=== 実施事項 ===
A - ポータブルサーモカメラに関する本文のうち、「前回、ちらりと登場したヒルクライム用新兵器」から「ただ、とりあえず、思付きでやってみただけなので、課題は山積みでした。」までを、「カーボンリム」を「アルミリム」に置き換えて示してください。
B - エントリのうち、「Within this photographic」を含む行から「17.8 metres」を含む行までを、一字一句変えずにそのまま出力してください。

=== 対象本文 ===
════════════════
車載可能! ポータブルサーモカメラの改良

超コンパクト&高速化達成!(^^)

超コンパクト&高速化達成!(^^)

SONY α7II + FE 90mm F2.8 MACRO G

前回、ちらりと登場したヒルクライム用新兵器

上りではまったく活躍してませんでしたが、実は下り専用、カーボンリムの温度測定装置です。

以前、4月に紹介した試作品の改良版の改良版です(^^;



試作段階の課題

今年の4月、赤外線アレイセンサ(サーモセンサー、MLX90640)を入手たので熱画像(サーモグラフィー)を表示させて遊んでみました。

ただ、とりあえず、思付きでやってみただけなので、課題は山積みでした。

トップチューブボックス内にマイコン、下にはモバイルバッテリー(10000mAh)。大がかりすぎ。

トップチューブボックス内にマイコン、下にはモバイルバッテリー(10000mAh)。大がかりすぎ。

SONY DSC-RX100m3 + Carl Zeiss Vario Sonnar T* 10-37mm F1.8-4.9

  • 画面表示が無いので、どこを撮影しているか分からない
  • 別途電源が必要(モバイルバッテリー)
  • 大きなマイコンを収納するため、トップチューブバッグが必要
  • サーモグラフィーの温度レンジが狭すぎて、全部真っ赤になってしまう
  • 15秒に1枚しか撮影できないので、カクカクすぎる
  • マイコン~カメラ間の配線が太くて邪魔(LANケーブル)

初回だからしょうがないのですが、いかんせん、課題が多すぎです。

なんとかせねば・・・。

マイコンが大きすぎたんです。載せにくいし、消費電力が大きすぎる。

マイコンが大きすぎたんです。載せにくいし、消費電力が大きすぎる。
════════════════
=== 提供情報 ===
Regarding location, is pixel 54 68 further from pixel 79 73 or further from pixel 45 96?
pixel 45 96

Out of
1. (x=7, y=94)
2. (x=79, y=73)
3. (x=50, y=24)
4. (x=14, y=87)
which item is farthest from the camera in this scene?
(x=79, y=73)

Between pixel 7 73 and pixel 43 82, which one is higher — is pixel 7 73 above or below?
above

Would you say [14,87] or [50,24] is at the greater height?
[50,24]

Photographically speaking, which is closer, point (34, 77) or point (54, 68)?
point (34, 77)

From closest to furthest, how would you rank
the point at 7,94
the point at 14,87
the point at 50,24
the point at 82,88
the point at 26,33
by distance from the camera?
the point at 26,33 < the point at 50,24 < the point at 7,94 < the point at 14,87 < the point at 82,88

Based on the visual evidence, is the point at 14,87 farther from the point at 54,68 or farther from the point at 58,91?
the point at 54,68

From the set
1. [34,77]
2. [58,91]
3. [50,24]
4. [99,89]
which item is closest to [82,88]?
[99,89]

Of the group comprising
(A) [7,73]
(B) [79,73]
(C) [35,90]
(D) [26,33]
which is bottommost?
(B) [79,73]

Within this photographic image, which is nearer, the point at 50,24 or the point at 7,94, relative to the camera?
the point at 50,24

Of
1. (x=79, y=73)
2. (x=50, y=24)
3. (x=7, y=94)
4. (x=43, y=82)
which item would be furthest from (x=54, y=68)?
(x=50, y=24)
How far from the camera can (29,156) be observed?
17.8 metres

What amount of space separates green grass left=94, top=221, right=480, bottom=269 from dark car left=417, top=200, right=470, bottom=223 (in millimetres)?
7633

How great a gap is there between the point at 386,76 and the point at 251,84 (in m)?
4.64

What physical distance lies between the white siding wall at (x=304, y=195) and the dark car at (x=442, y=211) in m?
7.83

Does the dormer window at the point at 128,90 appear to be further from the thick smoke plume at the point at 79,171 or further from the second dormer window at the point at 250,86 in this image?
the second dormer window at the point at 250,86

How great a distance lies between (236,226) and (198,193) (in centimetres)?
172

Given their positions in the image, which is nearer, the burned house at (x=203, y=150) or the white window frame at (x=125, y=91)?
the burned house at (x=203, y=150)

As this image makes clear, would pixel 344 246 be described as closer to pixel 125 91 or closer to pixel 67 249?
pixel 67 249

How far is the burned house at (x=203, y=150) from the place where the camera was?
════════════════
=== 課題別の解答 ===
A -
前回、ちらりと登場したヒルクライム用新兵器

上りではまったく活躍してませんでしたが、実は下り専用、アルミリムの温度測定装置です。

以前、4月に紹介した試作品の改良版の改良版です(^^;



試作段階の課題

今年の4月、赤外線アレイセンサ(サーモセンサー、MLX90640)を入手たので熱画像(サーモグラフィー)を表示させて遊んでみました。

ただ、とりあえず、思付きでやってみただけなので、課題は山積みでした。

B -
Within this photographic image, which is nearer, the point at 50,24 or the point at 7,94, relative to the camera?
the point at 50,24

Of
1. (x=79, y=73)
2. (x=50, y=24)
3. (x=7, y=94)
4. (x=43, y=82)
which item would be furthest from (x=54, y=68)?
(x=50, y=24)
How far from the camera can (29,156) be observed?
17.8 metres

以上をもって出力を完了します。